Valke
- Full name: Valke / Falcons
- Union: Valke Rugby Union
- Emblem: Falcon
- Founded: 1947
- Region: Eastern Gauteng
- Ground(s): Barnard Stadium, Kempton Park (Capacity: 7,000)
- Coach: JP Immelman
- League(s): Currie Cup First Division SA Cup
- 2026 CC 2026 SA: Runners-up 3rd 6th
| Team kit |

Official website
- www.valke.co.za
- Current season

= Valke (rugby union) =

The Valke, sometimes known as the Falcons, are a South African rugby union team in Gauteng province that participates in the annual Currie Cup tournament.

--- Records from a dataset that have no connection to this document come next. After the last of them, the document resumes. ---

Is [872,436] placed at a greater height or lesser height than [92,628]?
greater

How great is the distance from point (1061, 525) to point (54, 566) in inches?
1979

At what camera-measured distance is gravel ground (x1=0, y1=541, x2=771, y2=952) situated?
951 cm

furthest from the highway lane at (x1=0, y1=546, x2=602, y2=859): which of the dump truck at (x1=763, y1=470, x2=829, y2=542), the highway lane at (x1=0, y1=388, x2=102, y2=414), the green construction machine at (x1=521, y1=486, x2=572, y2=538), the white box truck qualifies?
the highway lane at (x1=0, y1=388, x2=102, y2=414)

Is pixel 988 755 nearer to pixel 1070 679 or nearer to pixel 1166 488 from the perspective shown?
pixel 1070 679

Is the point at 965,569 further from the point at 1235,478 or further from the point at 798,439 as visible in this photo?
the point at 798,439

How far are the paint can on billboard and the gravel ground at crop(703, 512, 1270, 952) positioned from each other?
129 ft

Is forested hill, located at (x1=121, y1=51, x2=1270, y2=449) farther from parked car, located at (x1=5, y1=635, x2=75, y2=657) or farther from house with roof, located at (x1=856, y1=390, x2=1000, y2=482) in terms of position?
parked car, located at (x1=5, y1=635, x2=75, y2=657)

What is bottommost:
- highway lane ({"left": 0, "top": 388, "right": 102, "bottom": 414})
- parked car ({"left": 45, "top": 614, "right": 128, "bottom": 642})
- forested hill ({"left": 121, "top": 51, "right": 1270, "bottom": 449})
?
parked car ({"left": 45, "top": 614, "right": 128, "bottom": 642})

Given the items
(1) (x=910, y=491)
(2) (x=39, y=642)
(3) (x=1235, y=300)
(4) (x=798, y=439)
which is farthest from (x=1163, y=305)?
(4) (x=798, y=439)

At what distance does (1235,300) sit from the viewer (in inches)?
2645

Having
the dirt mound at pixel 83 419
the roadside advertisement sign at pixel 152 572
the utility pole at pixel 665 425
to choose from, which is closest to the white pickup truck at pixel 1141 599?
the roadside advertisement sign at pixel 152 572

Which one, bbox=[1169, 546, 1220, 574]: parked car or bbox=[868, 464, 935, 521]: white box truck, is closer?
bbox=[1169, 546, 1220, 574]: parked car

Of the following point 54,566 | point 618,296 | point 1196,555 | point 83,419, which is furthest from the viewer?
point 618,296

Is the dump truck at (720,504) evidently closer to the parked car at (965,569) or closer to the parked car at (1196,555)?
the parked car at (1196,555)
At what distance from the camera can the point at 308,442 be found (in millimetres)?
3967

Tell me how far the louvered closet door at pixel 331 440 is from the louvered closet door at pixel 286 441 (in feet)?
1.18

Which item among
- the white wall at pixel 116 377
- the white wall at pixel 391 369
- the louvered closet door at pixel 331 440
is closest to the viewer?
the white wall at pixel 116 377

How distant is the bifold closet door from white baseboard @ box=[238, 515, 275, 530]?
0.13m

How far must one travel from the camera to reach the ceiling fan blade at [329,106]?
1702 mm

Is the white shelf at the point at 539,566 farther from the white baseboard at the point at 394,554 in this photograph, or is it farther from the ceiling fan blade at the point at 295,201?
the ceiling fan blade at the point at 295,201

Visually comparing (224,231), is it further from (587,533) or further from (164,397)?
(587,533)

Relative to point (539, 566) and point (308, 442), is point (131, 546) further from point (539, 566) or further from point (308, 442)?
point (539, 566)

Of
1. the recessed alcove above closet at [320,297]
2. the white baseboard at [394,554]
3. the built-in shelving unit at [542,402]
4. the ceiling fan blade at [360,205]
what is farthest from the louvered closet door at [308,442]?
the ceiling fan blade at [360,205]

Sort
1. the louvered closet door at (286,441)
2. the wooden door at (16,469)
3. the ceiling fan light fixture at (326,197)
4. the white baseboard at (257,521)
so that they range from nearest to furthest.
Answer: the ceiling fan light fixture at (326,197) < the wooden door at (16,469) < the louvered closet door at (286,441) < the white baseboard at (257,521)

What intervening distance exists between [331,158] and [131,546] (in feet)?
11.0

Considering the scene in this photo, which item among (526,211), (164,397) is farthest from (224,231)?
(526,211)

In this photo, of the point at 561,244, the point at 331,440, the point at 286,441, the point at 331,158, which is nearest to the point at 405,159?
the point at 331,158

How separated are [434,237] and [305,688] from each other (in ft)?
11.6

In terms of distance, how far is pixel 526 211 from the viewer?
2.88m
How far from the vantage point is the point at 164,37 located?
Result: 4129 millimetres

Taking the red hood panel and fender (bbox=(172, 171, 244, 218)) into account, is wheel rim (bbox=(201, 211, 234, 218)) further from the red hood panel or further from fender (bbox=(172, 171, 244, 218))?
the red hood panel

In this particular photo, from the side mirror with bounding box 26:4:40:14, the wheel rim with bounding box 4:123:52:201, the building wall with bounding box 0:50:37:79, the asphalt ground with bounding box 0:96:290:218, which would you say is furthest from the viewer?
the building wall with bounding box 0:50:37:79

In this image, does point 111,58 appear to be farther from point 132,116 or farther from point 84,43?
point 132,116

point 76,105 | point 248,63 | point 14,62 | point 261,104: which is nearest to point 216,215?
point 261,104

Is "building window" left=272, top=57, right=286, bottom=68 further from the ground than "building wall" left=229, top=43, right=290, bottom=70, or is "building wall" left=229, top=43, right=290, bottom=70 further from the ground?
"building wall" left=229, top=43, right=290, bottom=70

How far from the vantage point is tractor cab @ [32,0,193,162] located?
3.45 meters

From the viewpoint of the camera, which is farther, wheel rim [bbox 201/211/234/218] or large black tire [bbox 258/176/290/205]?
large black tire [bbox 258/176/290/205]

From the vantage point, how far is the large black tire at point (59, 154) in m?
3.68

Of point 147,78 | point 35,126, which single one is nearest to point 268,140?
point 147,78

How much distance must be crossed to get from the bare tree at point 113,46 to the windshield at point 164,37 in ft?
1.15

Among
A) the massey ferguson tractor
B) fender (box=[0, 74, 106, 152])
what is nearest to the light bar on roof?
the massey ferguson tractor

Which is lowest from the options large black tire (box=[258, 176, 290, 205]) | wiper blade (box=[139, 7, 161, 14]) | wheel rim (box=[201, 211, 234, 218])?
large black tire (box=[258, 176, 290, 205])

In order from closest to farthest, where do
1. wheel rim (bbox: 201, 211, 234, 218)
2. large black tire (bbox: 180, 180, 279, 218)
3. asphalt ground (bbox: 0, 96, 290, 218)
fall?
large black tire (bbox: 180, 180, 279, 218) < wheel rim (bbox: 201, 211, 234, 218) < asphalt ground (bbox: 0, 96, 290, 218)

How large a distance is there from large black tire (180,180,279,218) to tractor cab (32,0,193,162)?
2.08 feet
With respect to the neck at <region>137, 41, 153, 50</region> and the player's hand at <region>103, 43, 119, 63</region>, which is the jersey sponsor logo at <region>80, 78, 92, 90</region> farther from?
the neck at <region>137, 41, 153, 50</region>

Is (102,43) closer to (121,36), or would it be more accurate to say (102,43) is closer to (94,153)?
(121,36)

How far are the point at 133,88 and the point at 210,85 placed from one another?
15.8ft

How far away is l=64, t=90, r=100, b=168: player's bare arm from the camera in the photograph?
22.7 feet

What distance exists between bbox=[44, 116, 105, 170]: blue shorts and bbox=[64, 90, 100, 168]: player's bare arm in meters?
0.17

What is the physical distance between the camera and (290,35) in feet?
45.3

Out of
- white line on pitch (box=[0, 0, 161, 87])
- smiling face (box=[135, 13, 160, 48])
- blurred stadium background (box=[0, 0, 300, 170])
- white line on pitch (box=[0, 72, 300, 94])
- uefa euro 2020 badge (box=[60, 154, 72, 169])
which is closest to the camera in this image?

Their home ground is Barnard Stadium in Kempton Park, to which they have returned in 2009. The Falcons have operated from Bosman Stadium in Brakpan and Pam Brink Stadium in Springs. They occasionally still host matches at Bosman Stadium. The Falcons draw players from Ekurhuleni and other municipalities to the east and south of Johannesburg.

==History==
The Valke Rugby Union was founded in 1947 as the Eastern Transvaal Rugby Football Union. After the 1995 World Cup, rugby was declared a professional sport in South Africa, after which the Eastern Transvaal Rugby Football Union merged with the Vaal Triangle Rugby Union to form the Gauteng Valke Rugby Union. It is one of only fourteen Provincial Unions in the country.

==Honours==
In 2006 the Valke were the Vodacom Cup champions, the first cup won in the history of the union.
- Currie cup runner-up: 1972
- Currie Cup First Division runner-up: 2005, 2014, 2018, 2023, 2025, 2026
- Vodacom cup champions: 2006
- Mzansi Challenge champions: 2023

==Valke Professional Rugby==

Valke Rugby (Pty) Ltd is the arm responsible for the Valke Brand and the operation of the Professional Rugby Team, which competes in two high-profile competitions in South African Rugby:

- Currie Cup
- SA Cup

==Amateur Union==

The Community Rugby arm, known historically as the Amateur Union, maintains the structure and development of the amateur Rugby set-up for the region, and includes:

- 18 Clubs (approximately 2,000 players)
- 54 High Schools
- 101 Primary Schools
- 80 registered referees
- and the structured development and transformation of Rugby in the region.